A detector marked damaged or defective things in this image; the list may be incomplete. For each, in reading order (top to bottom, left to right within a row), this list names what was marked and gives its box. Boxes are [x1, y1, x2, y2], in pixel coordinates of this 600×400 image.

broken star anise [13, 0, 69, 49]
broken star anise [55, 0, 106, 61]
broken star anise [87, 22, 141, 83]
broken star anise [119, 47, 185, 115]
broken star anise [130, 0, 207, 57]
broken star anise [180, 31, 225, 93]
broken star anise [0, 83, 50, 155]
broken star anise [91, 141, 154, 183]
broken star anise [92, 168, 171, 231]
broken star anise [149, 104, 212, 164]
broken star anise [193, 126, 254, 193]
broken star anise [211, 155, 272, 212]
────
§ INSTRUCTIONS FOR THE TASK
Render the listing above as a Markdown table with the columns Row and Entry. Number each line in order and omit blank lines.

§ PROBLEM SOLUTION
| Row | Entry |
|---|---|
| 1 | A detector marked damaged or defective things in this image; the list may be incomplete. For each, in reading order (top to bottom, left to right within a row), this list names what was marked and gives its box. Boxes are [x1, y1, x2, y2], in pixel coordinates of this 600×400 image. |
| 2 | broken star anise [13, 0, 69, 49] |
| 3 | broken star anise [55, 0, 106, 61] |
| 4 | broken star anise [87, 22, 141, 83] |
| 5 | broken star anise [119, 47, 185, 115] |
| 6 | broken star anise [130, 0, 207, 57] |
| 7 | broken star anise [180, 31, 225, 93] |
| 8 | broken star anise [0, 83, 50, 155] |
| 9 | broken star anise [91, 141, 154, 183] |
| 10 | broken star anise [92, 168, 171, 231] |
| 11 | broken star anise [149, 104, 212, 164] |
| 12 | broken star anise [193, 126, 254, 193] |
| 13 | broken star anise [211, 155, 272, 212] |